(Stored dataset items)
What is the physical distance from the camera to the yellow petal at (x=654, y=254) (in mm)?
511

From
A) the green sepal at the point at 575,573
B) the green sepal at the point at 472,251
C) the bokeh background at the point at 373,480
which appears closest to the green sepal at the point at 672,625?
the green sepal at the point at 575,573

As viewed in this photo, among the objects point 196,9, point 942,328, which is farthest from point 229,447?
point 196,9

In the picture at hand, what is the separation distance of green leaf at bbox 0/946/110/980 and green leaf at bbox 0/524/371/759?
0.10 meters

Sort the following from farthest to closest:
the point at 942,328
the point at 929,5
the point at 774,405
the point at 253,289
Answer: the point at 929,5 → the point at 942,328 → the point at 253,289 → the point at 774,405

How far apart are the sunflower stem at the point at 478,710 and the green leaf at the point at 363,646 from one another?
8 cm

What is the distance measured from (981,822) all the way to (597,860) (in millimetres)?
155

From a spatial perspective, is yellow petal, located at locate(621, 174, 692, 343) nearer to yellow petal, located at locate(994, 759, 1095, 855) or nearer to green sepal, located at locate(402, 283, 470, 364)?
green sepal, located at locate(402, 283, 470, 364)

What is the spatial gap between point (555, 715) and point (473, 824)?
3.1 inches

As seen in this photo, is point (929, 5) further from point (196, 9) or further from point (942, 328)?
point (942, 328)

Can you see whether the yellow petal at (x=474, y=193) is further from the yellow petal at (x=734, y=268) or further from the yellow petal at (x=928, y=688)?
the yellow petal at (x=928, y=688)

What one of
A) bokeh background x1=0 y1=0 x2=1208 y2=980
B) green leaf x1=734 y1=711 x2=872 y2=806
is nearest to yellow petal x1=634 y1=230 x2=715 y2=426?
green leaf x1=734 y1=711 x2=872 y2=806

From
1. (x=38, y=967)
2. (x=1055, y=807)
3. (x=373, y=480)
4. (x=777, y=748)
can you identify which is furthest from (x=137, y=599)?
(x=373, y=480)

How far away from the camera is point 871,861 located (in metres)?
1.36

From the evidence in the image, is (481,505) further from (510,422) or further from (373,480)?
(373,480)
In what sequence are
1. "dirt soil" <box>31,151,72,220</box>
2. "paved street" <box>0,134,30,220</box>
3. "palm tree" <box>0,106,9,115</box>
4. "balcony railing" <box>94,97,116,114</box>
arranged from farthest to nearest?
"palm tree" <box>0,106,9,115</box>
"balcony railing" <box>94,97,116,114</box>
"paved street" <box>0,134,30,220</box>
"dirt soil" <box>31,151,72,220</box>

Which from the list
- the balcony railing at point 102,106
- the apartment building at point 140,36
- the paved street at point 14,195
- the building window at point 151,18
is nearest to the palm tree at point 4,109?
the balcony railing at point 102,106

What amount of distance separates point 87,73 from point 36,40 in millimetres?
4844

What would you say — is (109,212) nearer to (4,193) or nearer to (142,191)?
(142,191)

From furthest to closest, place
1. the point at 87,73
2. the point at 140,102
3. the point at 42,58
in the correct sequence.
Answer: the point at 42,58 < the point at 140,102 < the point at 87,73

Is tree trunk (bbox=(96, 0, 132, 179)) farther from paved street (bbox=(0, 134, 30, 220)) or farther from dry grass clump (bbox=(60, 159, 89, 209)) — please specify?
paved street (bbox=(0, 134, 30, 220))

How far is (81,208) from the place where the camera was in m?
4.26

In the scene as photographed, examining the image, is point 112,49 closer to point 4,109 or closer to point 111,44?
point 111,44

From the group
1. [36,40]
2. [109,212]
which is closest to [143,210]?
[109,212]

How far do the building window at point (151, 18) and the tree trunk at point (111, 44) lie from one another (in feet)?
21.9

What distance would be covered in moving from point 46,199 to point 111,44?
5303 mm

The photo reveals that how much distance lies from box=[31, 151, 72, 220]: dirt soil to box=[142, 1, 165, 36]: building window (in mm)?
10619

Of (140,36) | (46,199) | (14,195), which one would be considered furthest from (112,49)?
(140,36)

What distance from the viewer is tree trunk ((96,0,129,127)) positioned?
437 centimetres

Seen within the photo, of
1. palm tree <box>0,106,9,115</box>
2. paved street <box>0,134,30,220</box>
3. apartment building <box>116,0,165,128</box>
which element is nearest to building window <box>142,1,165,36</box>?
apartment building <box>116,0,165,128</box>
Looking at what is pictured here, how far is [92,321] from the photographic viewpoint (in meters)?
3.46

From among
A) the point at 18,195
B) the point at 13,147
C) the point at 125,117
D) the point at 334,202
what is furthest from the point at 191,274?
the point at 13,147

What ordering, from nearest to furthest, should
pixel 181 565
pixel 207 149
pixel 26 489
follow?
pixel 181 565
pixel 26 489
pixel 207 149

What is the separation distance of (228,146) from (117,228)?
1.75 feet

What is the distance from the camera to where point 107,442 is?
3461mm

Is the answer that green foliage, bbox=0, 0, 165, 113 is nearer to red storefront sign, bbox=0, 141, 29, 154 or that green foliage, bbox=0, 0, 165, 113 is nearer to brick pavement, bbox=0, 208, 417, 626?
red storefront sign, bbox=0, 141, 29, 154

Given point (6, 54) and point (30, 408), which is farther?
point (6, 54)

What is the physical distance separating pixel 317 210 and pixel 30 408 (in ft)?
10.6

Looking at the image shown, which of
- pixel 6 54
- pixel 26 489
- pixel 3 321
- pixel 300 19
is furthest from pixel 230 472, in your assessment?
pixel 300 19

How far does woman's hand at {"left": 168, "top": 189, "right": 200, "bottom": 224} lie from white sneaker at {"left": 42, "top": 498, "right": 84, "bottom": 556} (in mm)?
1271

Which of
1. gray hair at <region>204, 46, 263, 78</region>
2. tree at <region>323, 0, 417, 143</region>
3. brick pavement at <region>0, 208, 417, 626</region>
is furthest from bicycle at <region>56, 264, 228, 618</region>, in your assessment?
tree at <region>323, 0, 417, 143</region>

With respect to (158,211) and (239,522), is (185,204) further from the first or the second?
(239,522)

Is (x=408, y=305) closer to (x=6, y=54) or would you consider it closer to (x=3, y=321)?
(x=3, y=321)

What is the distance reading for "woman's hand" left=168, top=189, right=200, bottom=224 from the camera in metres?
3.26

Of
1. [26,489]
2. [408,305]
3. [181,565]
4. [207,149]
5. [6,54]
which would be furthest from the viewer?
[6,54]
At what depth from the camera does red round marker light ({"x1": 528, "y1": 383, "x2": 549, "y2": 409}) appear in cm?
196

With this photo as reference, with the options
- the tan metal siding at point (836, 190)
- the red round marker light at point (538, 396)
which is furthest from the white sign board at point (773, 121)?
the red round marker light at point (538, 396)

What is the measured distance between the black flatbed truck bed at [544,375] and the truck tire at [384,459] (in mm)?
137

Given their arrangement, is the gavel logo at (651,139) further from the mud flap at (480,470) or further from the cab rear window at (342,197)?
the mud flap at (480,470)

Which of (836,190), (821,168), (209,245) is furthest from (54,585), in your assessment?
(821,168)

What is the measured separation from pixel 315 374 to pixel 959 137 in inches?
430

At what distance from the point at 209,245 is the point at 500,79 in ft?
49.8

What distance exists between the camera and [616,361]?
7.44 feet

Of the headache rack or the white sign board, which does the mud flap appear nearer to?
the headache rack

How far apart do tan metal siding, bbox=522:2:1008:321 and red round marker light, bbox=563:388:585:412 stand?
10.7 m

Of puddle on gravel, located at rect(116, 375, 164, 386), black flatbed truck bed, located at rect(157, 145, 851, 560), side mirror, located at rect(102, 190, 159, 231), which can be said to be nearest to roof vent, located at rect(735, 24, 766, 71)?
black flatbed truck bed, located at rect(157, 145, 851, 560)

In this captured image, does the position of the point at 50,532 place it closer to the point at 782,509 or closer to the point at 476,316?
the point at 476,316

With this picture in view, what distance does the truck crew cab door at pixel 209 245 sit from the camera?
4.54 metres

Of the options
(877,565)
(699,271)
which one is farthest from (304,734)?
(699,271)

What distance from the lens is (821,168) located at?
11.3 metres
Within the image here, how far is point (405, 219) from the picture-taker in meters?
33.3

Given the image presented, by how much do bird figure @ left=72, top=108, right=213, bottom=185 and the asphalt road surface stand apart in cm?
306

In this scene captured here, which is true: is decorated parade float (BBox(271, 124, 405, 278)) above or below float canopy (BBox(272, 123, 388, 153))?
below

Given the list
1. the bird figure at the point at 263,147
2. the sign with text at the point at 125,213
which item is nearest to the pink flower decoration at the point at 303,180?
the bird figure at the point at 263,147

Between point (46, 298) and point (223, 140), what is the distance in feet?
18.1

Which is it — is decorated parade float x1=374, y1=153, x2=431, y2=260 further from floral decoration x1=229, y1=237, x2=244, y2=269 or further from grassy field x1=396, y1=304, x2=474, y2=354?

## Set exercise
Print the data lines from the one containing "From the evidence" through the one containing "Answer: the point at 42,58", both included, reproducing each line verbatim.

## Written reply
From the evidence in the image, is (481,505) further from (510,422) or further from (373,480)?
(373,480)
In what sequence are
1. "dirt soil" <box>31,151,72,220</box>
2. "paved street" <box>0,134,30,220</box>
3. "palm tree" <box>0,106,9,115</box>
4. "balcony railing" <box>94,97,116,114</box>
arranged from farthest to nearest?
"palm tree" <box>0,106,9,115</box>
"balcony railing" <box>94,97,116,114</box>
"paved street" <box>0,134,30,220</box>
"dirt soil" <box>31,151,72,220</box>

Which from the list
- the balcony railing at point 102,106
- the apartment building at point 140,36
- the paved street at point 14,195
- the building window at point 151,18
is nearest to the palm tree at point 4,109?
the balcony railing at point 102,106

What amount of distance separates point 87,73 from point 36,40 in millimetres?
4844

What would you say — is (109,212) nearer to (4,193) or nearer to (142,191)?
(142,191)

From furthest to closest, place
1. the point at 87,73
2. the point at 140,102
3. the point at 42,58
in the correct sequence.
Answer: the point at 42,58 < the point at 140,102 < the point at 87,73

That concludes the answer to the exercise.